Data in this exercise>
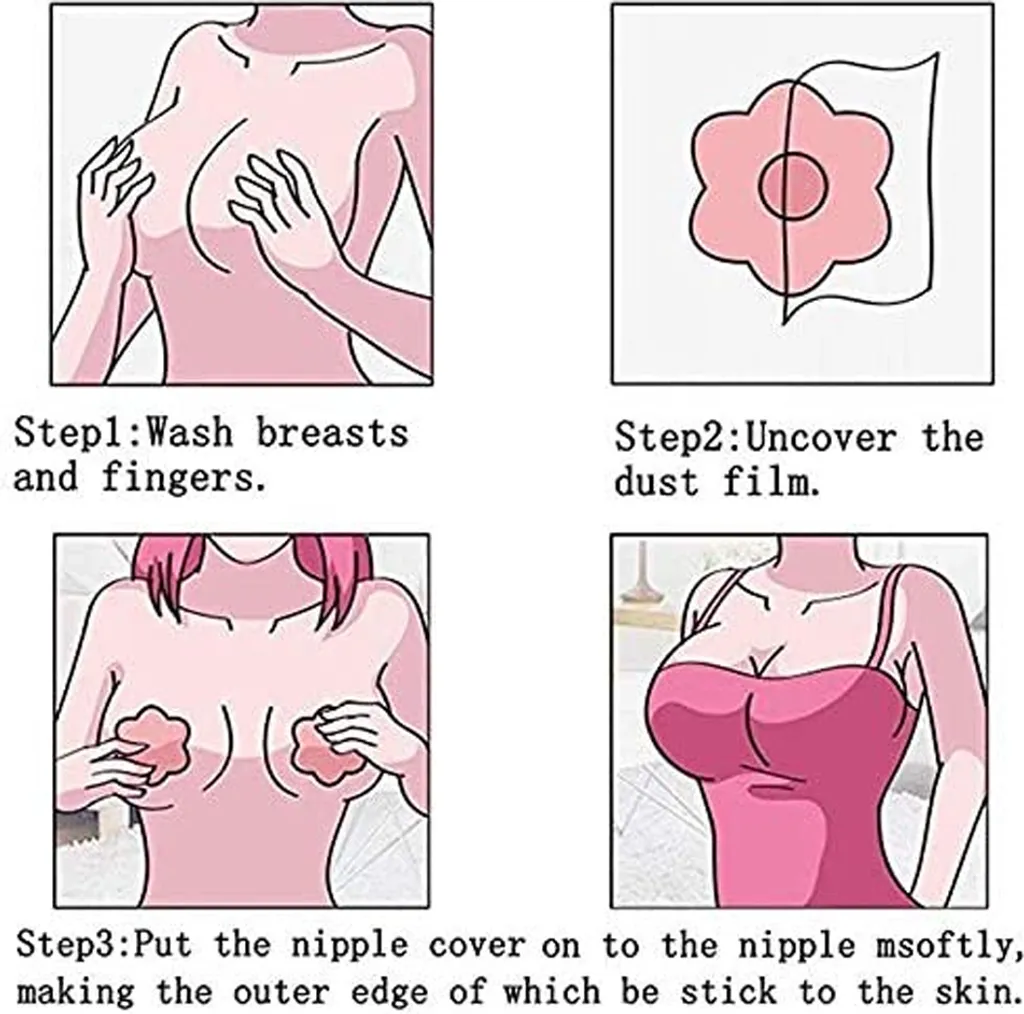 Step1:Wash breasts and fingers.

Step2:Uncover the dust film.

Step3:Put the nipple cover on to the nipple msoftly, making the outer edge of which be stick to the skin.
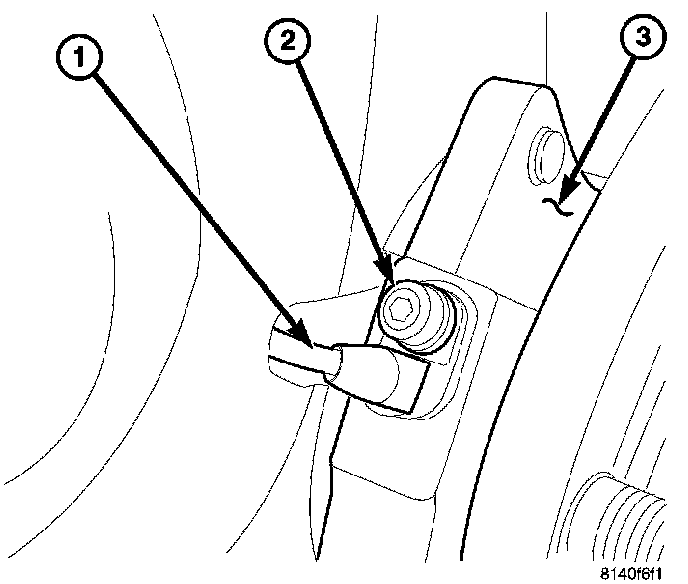 1
2
3
8140f6f1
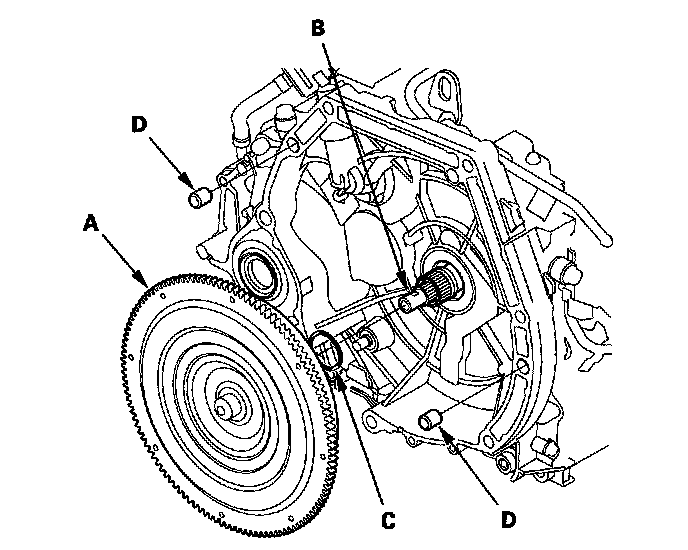 B
D
A
C
D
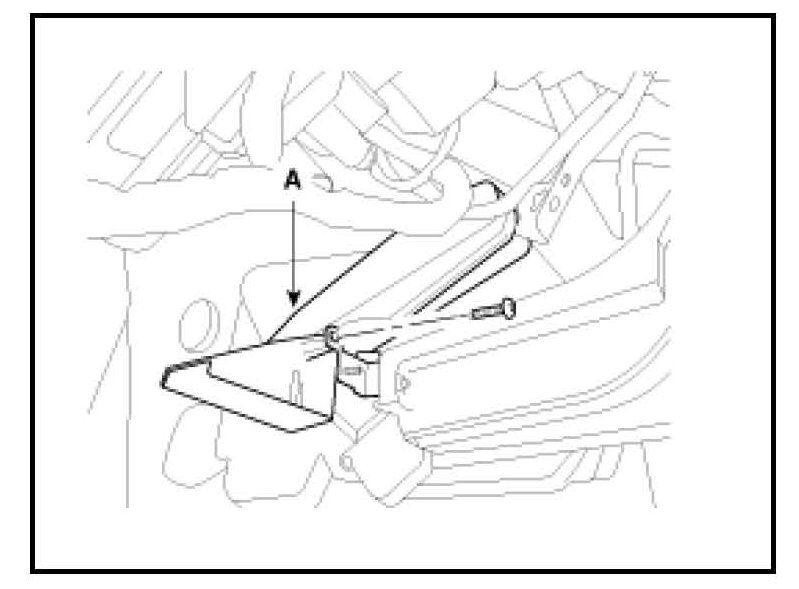 A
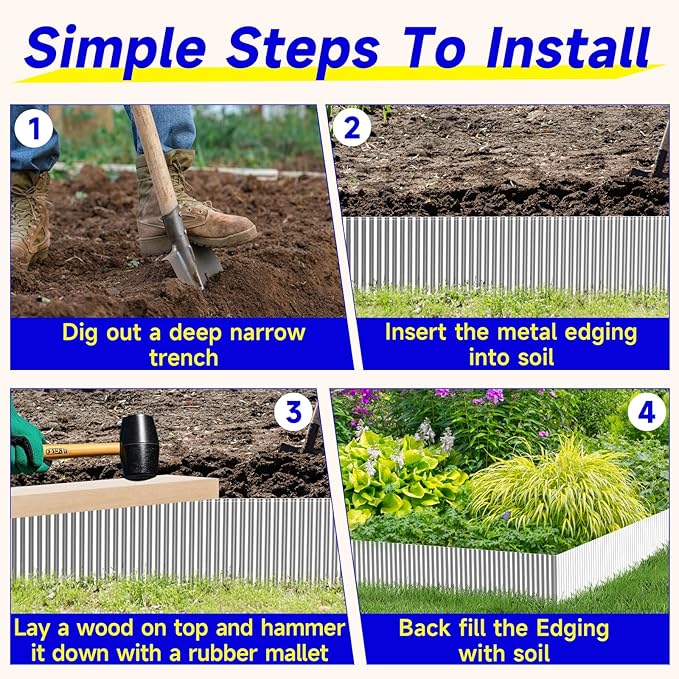 Simple Steps To Install

1
Dig out a deep narrow trench

2
Insert the metal edging into soil

3
Lay a wood on top and hammer it down with a rubber mallet

4
Back fill the Edging with soil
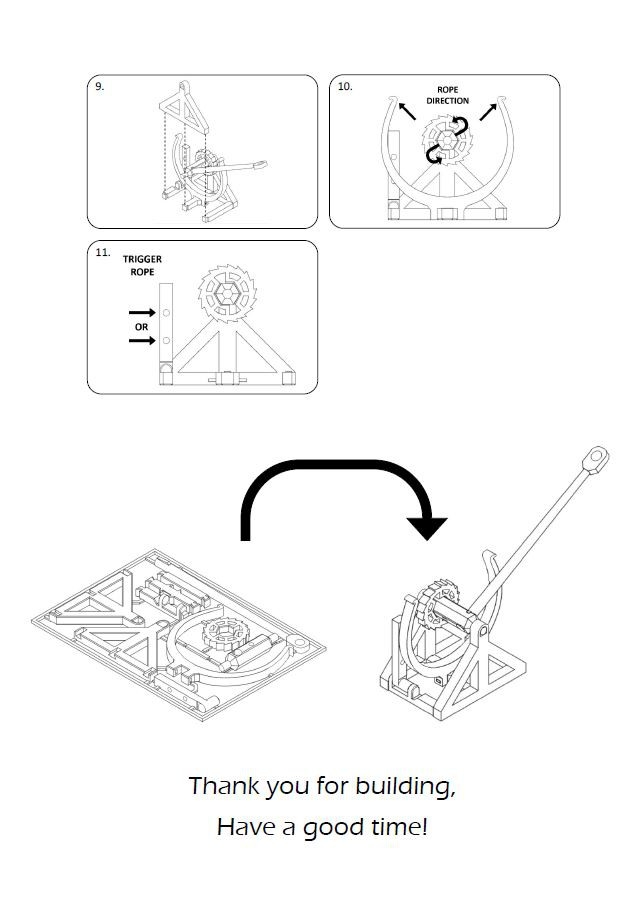 9.

10.

ROPE DIRECTION

11.

TRIGGER ROPE

OR

Thank you for building,

Have a good time!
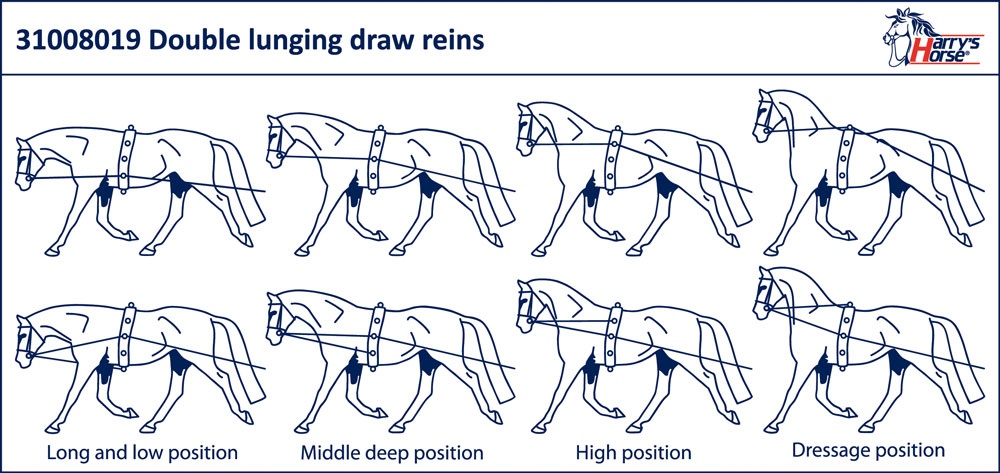 31008019 Double lunging draw reins

Harry's Horse®

Long and low position

Middle deep position

High position

Dressage position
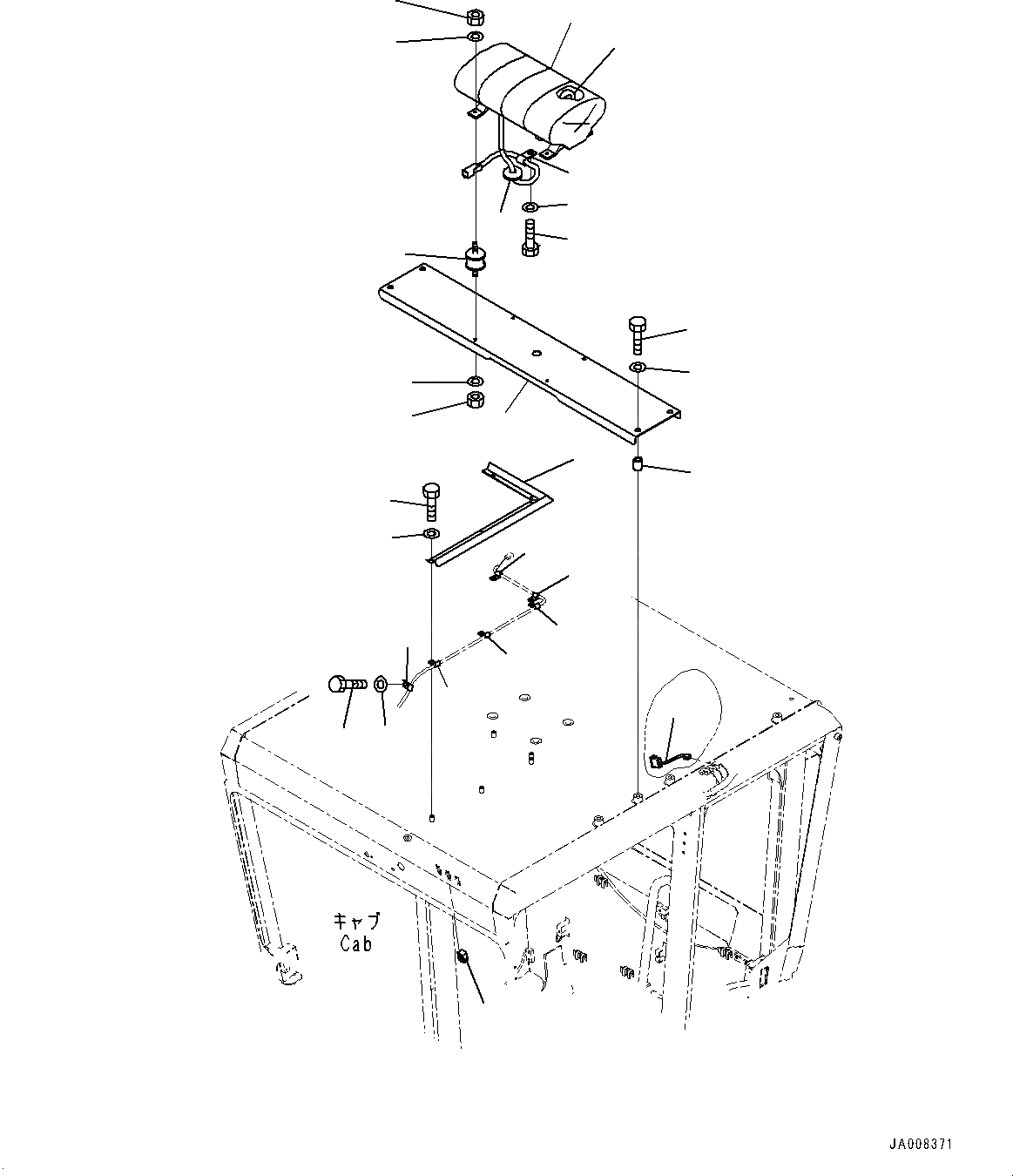 キャブ
Cab

JA008371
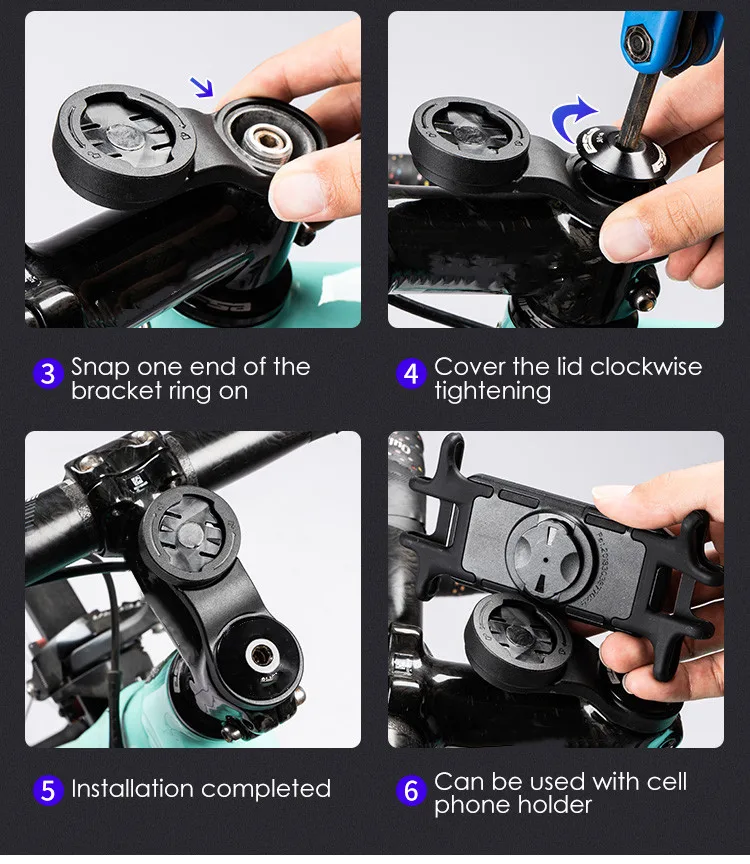 3 Snap one end of the bracket ring on

4 Cover the lid clockwise tightening

5 Installation completed

6 Can be used with cell phone holder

Aim of the exercise>
Pull each line containing "deep" from the records.

Your solution>
Dig out a deep narrow trench
Middle deep position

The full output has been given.